Ma di “trappola” secondo Cappato ce n’è pure un’altra: l’aumento dei tempi di risposta alle richieste. Dice il tesoriere della Luca Coscioni: “L’attesa secondo la bozza dovrebbe essere di 60 giorni più ulteriori 60 giorni in alcuni casi. E parliamo di richieste di persone in condizione di malattia terminale e sofferenza insopportabile, quindi rispondere dopo mesi rischia di essere un modo per lasciare che muoiano prima”. C’è però un punto ancora più preoccupante: quello che prevede che – a fronte del rifiuto della richiesta di accedere al fine vita – il malato terminale non possa fare domanda una seconda volta se non dopo quattro anni. “La persona, sapendo che la malattia è degenerativa e la risposta potrebbe arrivare dopo mesi, magari la domanda la fa un po’ prima.
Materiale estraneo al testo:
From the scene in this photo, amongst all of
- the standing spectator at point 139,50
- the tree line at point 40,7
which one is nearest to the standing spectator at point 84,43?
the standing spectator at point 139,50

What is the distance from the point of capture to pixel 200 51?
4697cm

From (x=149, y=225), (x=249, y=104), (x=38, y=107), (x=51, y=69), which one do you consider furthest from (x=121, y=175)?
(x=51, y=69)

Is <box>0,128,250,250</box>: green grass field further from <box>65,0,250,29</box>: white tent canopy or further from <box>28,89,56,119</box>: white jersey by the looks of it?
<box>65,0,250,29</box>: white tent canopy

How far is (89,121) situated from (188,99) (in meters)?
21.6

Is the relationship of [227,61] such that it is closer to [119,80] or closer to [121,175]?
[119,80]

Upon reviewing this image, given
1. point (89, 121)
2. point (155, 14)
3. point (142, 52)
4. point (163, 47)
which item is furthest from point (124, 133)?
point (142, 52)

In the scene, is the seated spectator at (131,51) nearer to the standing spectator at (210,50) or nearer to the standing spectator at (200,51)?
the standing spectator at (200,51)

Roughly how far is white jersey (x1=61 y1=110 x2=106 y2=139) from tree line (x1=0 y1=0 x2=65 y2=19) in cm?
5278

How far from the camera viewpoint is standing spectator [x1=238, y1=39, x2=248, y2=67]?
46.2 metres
Ma bisogna stare attenti in questo caso, perché se la fa troppo in anticipo il rischio è che – anche dovesse peggiorare in seguito e avere tutti i criteri – non possa più fare richiesta dopo il primo ‘no’. Non c’è nessun senso in questo, perché le condizioni di un malato peggiorano anche nel giro di tre mesi. Che senso ha dire ‘devi aspettare 4 anni’? Come se fosse un gioco”, dice amaro Cappato.
L’altra cosa grave, aggiunge, è il cambiamento di termini applicato ad una delle condizioni per accedere al fine vita descritte dalla Consulta, quella che prevede la dipendenza da trattamenti di sostegno vitale. “Questa espressione – dice Cappato – viene cambiata in ‘trattamenti sostitutivi di funzioni vitali’. L’attuale terminologia ricomprende, nella giurisprudenza della Corte, anche i malati dipendenti dall’assistenza di terzi, non solo attaccati alle macchine (penso a cose come il catetere). Mentre ‘trattamenti sostitutivi di funzioni vitali’ significa sostitutivi dell’alimentazione, dell’idratazione, quindi dei veri e propri macchinari. Un modo per restringere ulteriormente chi può avere accesso”.
C’è poi un’ulteriore trappola, quella che prevede l’obbligatorietà per il malato di essere inserito in un percorso di cure palliative. E un’ultima “ciliegina sulla torta”: al primo punto della proposta si parla di “tutela della vita dal concepimento alla morte”. Una sfumatura anti-aborto su cui Bazoli rassicura: “Si tratta di uno scivolone pazzesco, ma in comitato ci hanno detto che la toglieranno”. In ogni caso, la risposta non all’altezza che il governo sta elaborando ha spinto Cappato a continuare a battersi. Ieri a Milano, in piazza XXV aprile, si è tenuta una conferenza stampa dell’associazione Luca Coscioni che ha inaugurato l’avvio della raccolta firme per una proposta di legge popolare su tutte le scelte del fine vita, eutanasia inclusa. L’obiettivo è raccogliere 50mila firme prima del 17 luglio, quando la discussa e centralizzante proposta della destra dovrebbe approdare in Aula.